▶ [EXTRAIT SOURCE]
============

En fait, l’homme riche ne se préoccupe pas de Lazare, mais il ne se préoccupe pas de Dieu non plus.

Le pauvre est donc emporté au ciel par des anges, et le riche est enterré, point, à la ligne…

L’un est au ciel et l’autre, le riche, aux enfers. Leurs sorts se sont inversés. Cette parabole, adressée par Jésus aux pharisiens, est aujourd’hui adressée à chacun de nous. Elle nous invite à réfléchir, à ouvrir nos yeux pour voir le monde où nous vivons.

Les deux hommes de notre parabole nous servent de miroir. L’objectif de Jésus, il me semble, n’est pas de nous culpabiliser, mais plutôt de nous faire prendre conscience et d’ouvrir nos yeux à une réalité qui nous dérange. Car notre parabole pourrait nous conduire à une mauvaise lecture, séparant les hommes en bons et en méchants. Par exemple : Tous les riches sont méchants, et tous les pauvres, bien entendu, sont bons.

La première lecture, tirée du prophète Amos, va dans la même direction que notre évangile. Amos est originaire du royaume du sud. Il est né à Teqoâ, une ville située à quelques kilomètres de Bethléem. C’est un homme de la terre, issu d’un milieu social aisé. Il condamne l’aveuglement des autorités et des personnes de l’élite, qui ne veulent ou qui ne peuvent voir la réalité de la montée en puissance des royaumes voisins. Amos est appelé comme prophète pour le Seigneur, pour prophétiser en son nom dans le royaume du nord. Bien sûr, le roi et les prophètes du nord essaient de le chasser : « Va-t-en d’ici et prophétise chez toi. »

============

▶ [ENREGISTREMENTS PRÉSENTÉS]
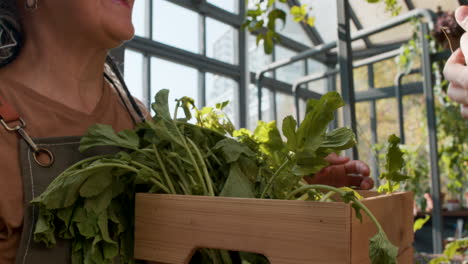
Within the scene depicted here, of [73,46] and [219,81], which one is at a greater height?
[219,81]

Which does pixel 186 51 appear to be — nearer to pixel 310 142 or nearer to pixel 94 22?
pixel 94 22

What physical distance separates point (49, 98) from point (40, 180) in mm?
188

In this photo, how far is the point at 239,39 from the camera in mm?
6105

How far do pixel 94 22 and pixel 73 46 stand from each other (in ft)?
0.26

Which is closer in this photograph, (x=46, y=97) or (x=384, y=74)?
(x=46, y=97)

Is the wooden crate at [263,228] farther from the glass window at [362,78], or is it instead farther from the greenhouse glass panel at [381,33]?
the glass window at [362,78]

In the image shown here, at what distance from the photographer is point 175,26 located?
196 inches

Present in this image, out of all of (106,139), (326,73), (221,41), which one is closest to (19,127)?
(106,139)

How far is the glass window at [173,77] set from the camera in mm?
4531

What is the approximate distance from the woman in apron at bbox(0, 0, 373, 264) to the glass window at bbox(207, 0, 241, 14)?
4.81 metres

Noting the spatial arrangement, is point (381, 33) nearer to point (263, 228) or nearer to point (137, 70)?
point (137, 70)

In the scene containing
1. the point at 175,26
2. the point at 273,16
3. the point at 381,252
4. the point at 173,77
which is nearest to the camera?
the point at 381,252

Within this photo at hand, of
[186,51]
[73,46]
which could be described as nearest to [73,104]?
[73,46]

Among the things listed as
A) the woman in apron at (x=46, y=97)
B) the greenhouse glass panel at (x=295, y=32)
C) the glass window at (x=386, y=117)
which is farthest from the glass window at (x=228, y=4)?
the woman in apron at (x=46, y=97)
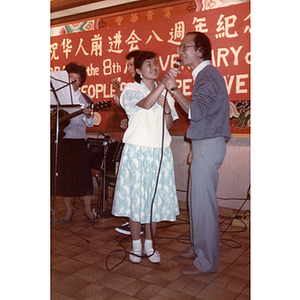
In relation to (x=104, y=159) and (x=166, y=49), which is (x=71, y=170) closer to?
(x=104, y=159)

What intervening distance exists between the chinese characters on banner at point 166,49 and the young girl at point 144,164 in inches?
41.9

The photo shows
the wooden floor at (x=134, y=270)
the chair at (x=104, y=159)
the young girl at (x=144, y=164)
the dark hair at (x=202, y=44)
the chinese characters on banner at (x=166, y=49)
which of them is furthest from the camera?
the chair at (x=104, y=159)

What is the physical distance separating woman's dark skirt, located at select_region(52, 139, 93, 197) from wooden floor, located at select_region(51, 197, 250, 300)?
13.7 inches

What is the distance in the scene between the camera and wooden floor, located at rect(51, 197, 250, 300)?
1.52 metres

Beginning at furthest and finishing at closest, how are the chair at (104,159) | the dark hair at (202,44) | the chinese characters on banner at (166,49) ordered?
1. the chair at (104,159)
2. the chinese characters on banner at (166,49)
3. the dark hair at (202,44)

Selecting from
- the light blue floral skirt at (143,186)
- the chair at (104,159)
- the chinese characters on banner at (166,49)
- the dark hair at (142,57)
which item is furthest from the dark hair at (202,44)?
the chair at (104,159)

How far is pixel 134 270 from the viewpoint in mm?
1794

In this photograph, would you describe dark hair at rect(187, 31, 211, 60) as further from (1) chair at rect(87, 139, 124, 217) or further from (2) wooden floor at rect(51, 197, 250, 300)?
(1) chair at rect(87, 139, 124, 217)

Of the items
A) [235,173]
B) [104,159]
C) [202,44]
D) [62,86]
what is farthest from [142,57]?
[235,173]

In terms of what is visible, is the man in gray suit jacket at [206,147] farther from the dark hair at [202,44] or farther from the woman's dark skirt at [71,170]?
the woman's dark skirt at [71,170]

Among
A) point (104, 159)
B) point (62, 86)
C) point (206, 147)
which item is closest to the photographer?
point (206, 147)

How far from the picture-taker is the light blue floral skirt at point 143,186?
1898 millimetres

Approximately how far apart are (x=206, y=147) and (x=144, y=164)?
1.48ft

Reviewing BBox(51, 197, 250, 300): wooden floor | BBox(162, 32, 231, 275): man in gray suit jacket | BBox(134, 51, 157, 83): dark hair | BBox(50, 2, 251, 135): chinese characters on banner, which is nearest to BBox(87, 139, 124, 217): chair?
BBox(51, 197, 250, 300): wooden floor
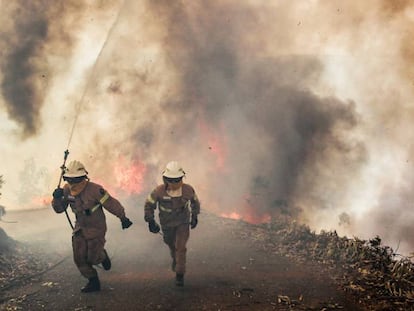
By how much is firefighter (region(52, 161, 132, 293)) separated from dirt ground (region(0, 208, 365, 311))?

============

▶ [TÂCHE DEMANDÉE 1] Dans le commentaire sur la parabole du riche et de Lazare, résumez sous forme de liste le paragraphe qui commence par « La première lecture, tirée du prophète Amos », en conservant ses faits principaux.
▶ [TÂCHE DEMANDÉE 2] Selon le commentaire sur la parabole du riche et de Lazare, pourquoi importe-t-il de préciser que l'objectif de Jésus n'est pas de nous culpabiliser ? Répondez en une à trois phrases.
▶ [TÂCHE DEMANDÉE 3] Poursuivez le commentaire sur la parabole du riche et de Lazare à partir de sa dernière phrase.
Les enregistrements n'ont aucun rôle à jouer ici.

▶ [RÉPONSE 1]
- La première lecture, tirée du prophète Amos, va dans le même sens que l'évangile.
- Amos est originaire du royaume du sud. Il est né à Teqoâ, à quelques kilomètres de Bethléem.
- C'est un homme de la terre, issu d'un milieu social aisé.
- Il condamne l'aveuglement des autorités et de l'élite face à la montée en puissance des royaumes voisins.
- Le Seigneur l'appelle à prophétiser en son nom dans le royaume du nord.
- Le roi et les prophètes du nord tentent de le chasser : « Va-t-en d'ici et prophétise chez toi. »

▶ [RÉPONSE 2] La parabole pourrait conduire à une mauvaise lecture, qui sépare les hommes en bons et en méchants, par exemple en tenant tous les riches pour méchants et tous les pauvres pour bons. Jésus cherche plutôt à nous faire prendre conscience d'une réalité qui nous dérange et à nous ouvrir les yeux sur elle.

▶ [RÉPONSE 3]
Revenons à notre évangile.  Voilà un riche insouciant qui passe sa vie de banquet en banquet, qui tourne le dos aux souffrances des autres. Et voilà un pauvre mendiant à qui personne ne donne rien. Ce sont des hommes très proches sur la terre, mais au ciel, ils sont loin l’un de l’autre. Il y a entre les deux un abîme d’égoïsme. Il faut souligner que le riche n’est présenté ni comme un exploiteur ni comme un escroc qui opprime ses serviteurs. Il est condamné parce qu’il jouit de l’abondance sans la partager. Quand la richesse exclut des personnes, en quelque sorte, elle les déshumanise, puisque devant la misère humaine, le riche reste indifférent, pas du tout solidaire. Résistons à l’idée d’établir une comparaison, car le but de la parabole n’est pas de nous faire la morale, mais au contraire de nous inviter à prendre conscience que nous achetons parfois des choses superflues, dont nous n’avons pas vraiment besoin.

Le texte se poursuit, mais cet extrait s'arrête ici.